There are other ways to do this.  For example, note that we can iterate through the characters of a string.

> See this by uncommenting and executing the cell below.

In [12]:
# [char for char in first_review]

So use list comprehension to count up the number of exclamation points in a string.

In [13]:
def count_exclamations(review):
    return sum([1 for c in review if c == '!'])

In [14]:
def count_exclamations(review):
    return len([c for c in reviews if c == '!'])

In [15]:
count_exclamations(first_review)

0

### Back to Split

Let's return to our method where we found the text that surrounds the word  `chicken` using the find method.  Now another way that we could do this is by splitting the review by word, and then selecting the words before and after the specified word in a review.  

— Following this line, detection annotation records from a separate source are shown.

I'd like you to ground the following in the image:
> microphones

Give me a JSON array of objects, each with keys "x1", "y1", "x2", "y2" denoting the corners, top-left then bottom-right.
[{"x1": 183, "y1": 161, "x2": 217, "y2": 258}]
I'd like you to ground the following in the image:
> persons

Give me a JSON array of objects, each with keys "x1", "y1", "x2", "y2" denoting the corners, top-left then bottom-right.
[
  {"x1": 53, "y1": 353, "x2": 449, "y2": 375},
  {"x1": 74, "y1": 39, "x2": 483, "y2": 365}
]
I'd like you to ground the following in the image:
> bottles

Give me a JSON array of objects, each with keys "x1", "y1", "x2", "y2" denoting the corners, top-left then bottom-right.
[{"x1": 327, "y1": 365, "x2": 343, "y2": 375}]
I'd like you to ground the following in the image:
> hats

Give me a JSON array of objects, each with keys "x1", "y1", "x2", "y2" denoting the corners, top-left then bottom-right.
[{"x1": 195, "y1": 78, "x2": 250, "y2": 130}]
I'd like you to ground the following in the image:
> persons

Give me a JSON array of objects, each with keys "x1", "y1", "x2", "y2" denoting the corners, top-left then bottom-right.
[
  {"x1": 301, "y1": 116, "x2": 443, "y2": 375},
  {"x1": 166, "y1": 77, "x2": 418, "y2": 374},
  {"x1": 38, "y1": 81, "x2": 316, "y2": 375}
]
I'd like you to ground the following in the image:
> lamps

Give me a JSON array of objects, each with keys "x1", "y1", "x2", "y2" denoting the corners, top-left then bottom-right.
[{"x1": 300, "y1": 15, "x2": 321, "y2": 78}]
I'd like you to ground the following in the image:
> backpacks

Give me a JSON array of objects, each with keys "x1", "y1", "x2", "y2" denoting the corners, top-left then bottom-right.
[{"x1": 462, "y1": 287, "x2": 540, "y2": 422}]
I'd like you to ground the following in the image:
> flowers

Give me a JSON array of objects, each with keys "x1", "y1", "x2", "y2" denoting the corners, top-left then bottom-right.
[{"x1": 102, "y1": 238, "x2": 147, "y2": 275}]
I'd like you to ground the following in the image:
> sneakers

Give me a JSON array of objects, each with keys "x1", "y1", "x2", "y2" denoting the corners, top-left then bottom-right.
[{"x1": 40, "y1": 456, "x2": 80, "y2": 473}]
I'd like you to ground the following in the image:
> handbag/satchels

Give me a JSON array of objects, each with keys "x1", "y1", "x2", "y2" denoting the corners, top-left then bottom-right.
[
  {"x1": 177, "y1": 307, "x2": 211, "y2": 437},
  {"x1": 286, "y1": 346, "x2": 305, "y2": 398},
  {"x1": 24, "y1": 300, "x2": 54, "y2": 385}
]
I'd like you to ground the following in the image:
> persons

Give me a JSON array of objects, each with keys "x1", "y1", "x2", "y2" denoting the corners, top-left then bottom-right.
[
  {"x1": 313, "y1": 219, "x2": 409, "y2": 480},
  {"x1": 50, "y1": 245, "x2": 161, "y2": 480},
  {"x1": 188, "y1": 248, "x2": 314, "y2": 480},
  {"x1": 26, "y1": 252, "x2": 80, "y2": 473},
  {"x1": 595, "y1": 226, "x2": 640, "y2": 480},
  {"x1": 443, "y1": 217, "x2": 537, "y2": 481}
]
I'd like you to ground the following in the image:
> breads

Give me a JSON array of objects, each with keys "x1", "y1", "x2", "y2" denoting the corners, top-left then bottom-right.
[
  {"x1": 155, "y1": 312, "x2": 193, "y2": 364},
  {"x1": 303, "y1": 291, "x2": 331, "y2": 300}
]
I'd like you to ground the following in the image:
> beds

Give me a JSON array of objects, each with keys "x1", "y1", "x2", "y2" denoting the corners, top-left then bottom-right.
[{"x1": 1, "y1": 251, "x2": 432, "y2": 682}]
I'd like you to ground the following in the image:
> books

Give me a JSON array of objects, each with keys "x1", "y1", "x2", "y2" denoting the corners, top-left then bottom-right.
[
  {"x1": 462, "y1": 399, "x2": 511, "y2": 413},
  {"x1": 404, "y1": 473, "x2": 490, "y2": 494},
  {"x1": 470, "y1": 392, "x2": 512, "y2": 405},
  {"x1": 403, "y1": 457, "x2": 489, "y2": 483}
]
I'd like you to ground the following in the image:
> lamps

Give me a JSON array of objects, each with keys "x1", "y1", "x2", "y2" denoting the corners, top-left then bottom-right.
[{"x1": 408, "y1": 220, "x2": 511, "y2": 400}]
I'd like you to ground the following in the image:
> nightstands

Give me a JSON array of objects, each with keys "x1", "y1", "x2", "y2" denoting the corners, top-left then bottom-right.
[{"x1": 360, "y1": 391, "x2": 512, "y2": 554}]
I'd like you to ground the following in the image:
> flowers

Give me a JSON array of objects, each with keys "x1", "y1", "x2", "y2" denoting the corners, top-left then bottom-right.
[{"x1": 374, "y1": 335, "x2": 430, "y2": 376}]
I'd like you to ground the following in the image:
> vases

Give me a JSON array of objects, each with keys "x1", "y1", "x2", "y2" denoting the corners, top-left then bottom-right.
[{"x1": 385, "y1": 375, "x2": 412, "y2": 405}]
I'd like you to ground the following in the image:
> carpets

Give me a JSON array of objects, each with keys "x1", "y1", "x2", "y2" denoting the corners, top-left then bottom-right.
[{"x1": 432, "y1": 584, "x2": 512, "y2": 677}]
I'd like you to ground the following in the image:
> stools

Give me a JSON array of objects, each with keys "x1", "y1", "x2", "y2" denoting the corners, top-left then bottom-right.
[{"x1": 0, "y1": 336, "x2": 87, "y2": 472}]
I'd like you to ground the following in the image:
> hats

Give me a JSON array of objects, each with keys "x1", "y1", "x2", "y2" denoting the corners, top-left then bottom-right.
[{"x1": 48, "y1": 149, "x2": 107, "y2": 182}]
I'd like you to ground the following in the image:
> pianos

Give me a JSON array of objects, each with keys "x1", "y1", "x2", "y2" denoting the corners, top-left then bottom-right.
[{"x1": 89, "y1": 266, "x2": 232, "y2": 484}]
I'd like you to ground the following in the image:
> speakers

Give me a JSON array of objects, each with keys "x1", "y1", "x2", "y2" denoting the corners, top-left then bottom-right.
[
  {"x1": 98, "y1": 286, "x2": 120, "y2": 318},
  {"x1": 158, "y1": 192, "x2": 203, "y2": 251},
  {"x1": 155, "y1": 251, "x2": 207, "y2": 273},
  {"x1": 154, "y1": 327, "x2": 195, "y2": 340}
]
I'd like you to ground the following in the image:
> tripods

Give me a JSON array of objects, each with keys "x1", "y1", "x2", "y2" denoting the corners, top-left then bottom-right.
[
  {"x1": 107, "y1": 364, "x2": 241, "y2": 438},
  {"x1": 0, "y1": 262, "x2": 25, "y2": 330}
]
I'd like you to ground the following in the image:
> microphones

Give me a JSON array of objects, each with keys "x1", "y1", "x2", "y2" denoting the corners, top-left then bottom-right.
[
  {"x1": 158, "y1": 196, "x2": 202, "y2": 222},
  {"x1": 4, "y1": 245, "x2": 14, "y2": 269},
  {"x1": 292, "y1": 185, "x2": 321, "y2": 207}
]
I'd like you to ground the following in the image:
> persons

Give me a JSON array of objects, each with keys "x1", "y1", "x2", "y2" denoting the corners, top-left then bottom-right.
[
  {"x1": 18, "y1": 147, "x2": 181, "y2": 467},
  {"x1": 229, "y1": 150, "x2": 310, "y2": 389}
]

> To do this, we'll need a way to find the `index` where our word is located, so look at:

* `enumerate` in Python
* using `range()` to iterate through a list

In [16]:
def review_word(review, selected_word):
    results = []
    split_review = review.split(' ')

    for i, word in enumerate(split_review):
    if word == selected_word:
        results.append(' '.join([split_review[i-1], split_review[i], split_review[i+1]]))
    return results

In [18]:
chosen_review

"Service was slow even though the place wasn't crowded. I ordered the chicken and waffles. The waffle was cold with no butter the chicken was good but I had to ask for syrup. I think the dish was over priced as well 18$ for a waffle and three chicken wings. Luckily I got a Groupon deal on the meal the total for our table would have been 65$ without the deal. The only way I would eat here again is through Groupon def not worth full price."

In [17]:
chosen_review = reviews[13]
review_word(chosen_review, "was")
# ['Service was slow',
#  'The waffle was cold',
#  'the chicken was good',
#  'the dish was over']

['Service was slow', 'waffle was cold', 'chicken was good', 'dish was over']

> The above is hard so please split it into steps and try to make progress.